The Good Judgment Project
Based on Wikipedia: The Good Judgment Project
The Amateurs Who Beat the CIA
Here's a remarkable fact: a group of ordinary people—retired government workers, software engineers, curious retirees—consistently outperformed professional intelligence analysts with access to classified information. By thirty percent. These volunteers had no security clearances, no spy satellites, no covert sources. They just made predictions about world events and tracked how often they were right.
This wasn't a fluke. It happened year after year in a government-sponsored tournament designed to find better ways to forecast geopolitical events. The group that pulled off this upset called themselves the Good Judgment Project, and what they discovered about human prediction has profound implications for how we think about expertise, intelligence, and the future.

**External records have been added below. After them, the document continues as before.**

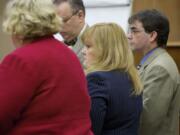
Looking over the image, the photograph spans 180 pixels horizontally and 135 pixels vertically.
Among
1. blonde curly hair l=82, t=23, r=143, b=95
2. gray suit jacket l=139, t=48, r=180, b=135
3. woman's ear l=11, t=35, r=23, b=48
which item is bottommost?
gray suit jacket l=139, t=48, r=180, b=135

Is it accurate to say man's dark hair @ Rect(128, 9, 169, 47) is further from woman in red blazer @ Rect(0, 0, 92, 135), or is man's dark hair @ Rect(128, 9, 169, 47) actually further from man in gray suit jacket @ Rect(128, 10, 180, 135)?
woman in red blazer @ Rect(0, 0, 92, 135)

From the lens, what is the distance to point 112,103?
5.89ft

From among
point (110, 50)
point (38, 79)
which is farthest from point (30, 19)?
point (110, 50)

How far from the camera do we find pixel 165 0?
331 centimetres

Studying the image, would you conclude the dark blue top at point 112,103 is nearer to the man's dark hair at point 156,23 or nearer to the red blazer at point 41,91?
the red blazer at point 41,91

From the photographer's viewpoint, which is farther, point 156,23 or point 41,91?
point 156,23

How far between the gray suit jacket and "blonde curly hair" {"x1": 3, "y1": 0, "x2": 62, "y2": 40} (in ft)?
3.15

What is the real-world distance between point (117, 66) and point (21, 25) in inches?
22.3

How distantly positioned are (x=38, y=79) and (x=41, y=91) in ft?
0.16

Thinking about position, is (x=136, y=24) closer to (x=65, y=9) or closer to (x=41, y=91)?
(x=65, y=9)

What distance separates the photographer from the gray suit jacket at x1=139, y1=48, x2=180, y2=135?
2.27 meters

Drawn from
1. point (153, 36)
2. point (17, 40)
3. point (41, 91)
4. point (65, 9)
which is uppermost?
point (17, 40)

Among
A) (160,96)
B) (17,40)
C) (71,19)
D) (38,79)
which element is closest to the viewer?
(38,79)

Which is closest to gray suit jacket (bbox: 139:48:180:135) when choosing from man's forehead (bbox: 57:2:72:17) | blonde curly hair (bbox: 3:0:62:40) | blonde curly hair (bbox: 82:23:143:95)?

The Intelligence Community's Prediction Problem
Governments spend billions on intelligence agencies. The Central Intelligence Agency, the National Security Agency, the Defense Intelligence Agency—these organizations employ thousands of analysts poring over satellite imagery, intercepted communications, and reports from agents in the field. Their job is to tell policymakers what's likely to happen next. Will North Korea test another nuclear weapon? Will the euro survive the Greek debt crisis? Will a particular country's government fall?

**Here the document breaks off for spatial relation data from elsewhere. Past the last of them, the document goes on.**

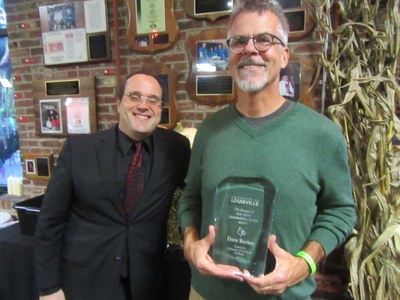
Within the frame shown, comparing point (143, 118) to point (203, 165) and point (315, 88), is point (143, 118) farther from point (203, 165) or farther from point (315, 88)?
point (315, 88)

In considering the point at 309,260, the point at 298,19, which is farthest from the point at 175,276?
the point at 298,19

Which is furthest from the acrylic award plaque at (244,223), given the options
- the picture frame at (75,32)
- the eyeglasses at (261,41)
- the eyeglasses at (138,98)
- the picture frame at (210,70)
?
the picture frame at (75,32)

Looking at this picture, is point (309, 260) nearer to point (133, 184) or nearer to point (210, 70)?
point (133, 184)

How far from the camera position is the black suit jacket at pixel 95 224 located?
1.36 metres

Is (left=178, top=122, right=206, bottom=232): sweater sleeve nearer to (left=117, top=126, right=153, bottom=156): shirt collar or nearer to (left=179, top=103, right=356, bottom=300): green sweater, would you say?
(left=179, top=103, right=356, bottom=300): green sweater

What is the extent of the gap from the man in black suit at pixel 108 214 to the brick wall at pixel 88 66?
0.73 m

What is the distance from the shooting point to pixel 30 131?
2.65 metres

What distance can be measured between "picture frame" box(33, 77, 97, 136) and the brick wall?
51 mm

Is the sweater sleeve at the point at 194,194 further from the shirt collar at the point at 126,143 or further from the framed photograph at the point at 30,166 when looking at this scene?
the framed photograph at the point at 30,166

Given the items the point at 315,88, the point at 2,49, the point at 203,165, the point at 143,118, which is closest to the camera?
the point at 203,165

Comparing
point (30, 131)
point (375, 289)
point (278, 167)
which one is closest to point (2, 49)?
point (30, 131)

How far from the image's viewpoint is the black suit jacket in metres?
1.36

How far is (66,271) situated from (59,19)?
1.82 m

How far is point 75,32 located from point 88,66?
26cm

But there was a problem nobody wanted to talk about. Nobody was keeping score.
Intelligence assessments used slippery language. "There is a significant possibility that..." What does "significant" mean? Thirty percent? Sixty percent? When analysts predicted something "might" happen, they could claim vindication whether it happened or not. This made it impossible to know which analysts were actually good at their jobs and which were just confident-sounding.
In 2006, a psychologist named Philip Tetlock published a book called "Expert Political Judgment" that dropped a bomb on this cozy arrangement. He had spent twenty years collecting predictions from 284 experts—political scientists, economists, journalists, government officials—and tracking whether they came true. The results were devastating. The experts barely beat random chance. A dart-throwing chimpanzee would have done about as well.
But buried in Tetlock's data was something more interesting than expert failure. Some forecasters were substantially better than others. The question was: what made them different?
A Tournament to Find the Best Forecasters
The Intelligence Advanced Research Projects Activity—or IARPA, pronounced "eye-AR-puh"—is like DARPA's lesser-known sibling. Where DARPA funds advanced military technology, IARPA funds research to improve intelligence analysis. In 2011, they launched something called the Aggregative Contingent Estimation program, a mouthful that basically meant: "Let's have a forecasting tournament and see what works."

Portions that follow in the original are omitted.